Задание:
Сверьте утверждения (a), (b) и (c) с фрагментом о работах Эткинда. Для каждого ответьте «да» или «нет» и дословно процитируйте решающие слова текста.
(a) Свою статью в журнале «Звезда» исследователь сам называет попыткой цельного дискурса.
(b) Во фрагменте утверждается, что работы Эткинда интересны специалисту.
(c) Работы Эткинда предлагается отнести к сочинениям научно-популярного характера.

Приведённый текст:
В результате при чтении работ Эткинда возникает вполне зощенковский вопрос: а что, собственно, автор хочет сказать своим произведением? Ответ, впрочем, находится довольно легко. Свою статью в журнале «Звезда» сам исследователь, в частности, характеризует так: это «попытка цельного дискурса, акт преодоления скучной дробности методов, дисциплин, предубеждений»[116]. Итак, перед нами — не скучный цельный дискурс на «сектантскую тему». Думается, что эта идея является не меньшей утопией, чем анализируемые Эткиндом утопические проекты сектантов, литераторов и революционеров. Любой дискурс имеет свою target group, а «скучность» или «не скучность» того или иного текста определяется прежде всего балансом авторских интенций и ожиданий аудитории. В этом смысле работы Эткинда «скучны» специалисту своим методологическим эклектизмом, отсутствием аналитической последовательности, различными фактографическими промахами и недоказуемыми гипотезами, но, вероятно, «интересны» образованному читателю «широкого профиля» — тому, кого в советские времена назвали бы «интеллигентом». Иными словами, все встает на свои места, если прояснить вопрос о жанрах и, вслед за одним из коллег, квалифицировать работы Эткинда как «интеллектуальную беллетристику» — сочинения научно-популярного характера.

Блок данных:
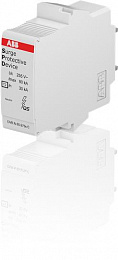 Узип ovr t2 n 80-275s c qs картридж ABB. Вид 1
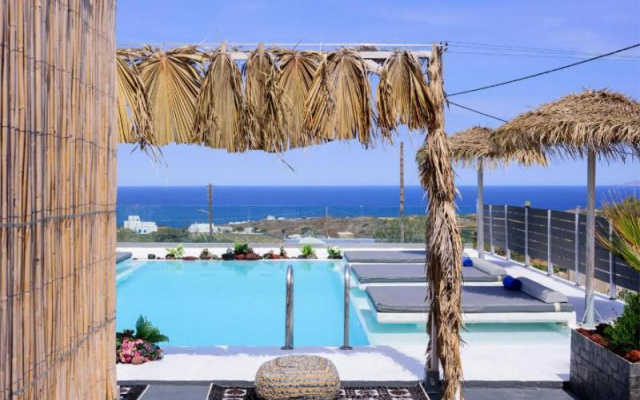 Nalu Suites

Решение задачи:
(a) Да: «Свою статью в журнале „Звезда“ сам исследователь, в частности, характеризует так: это „попытка цельного дискурса“».
(b) Нет: «работы Эткинда „скучны“ специалисту своим методологическим эклектизмом».
(c) Да: «квалифицировать работы Эткинда как „интеллектуальную беллетристику“ — сочинения научно-популярного характера».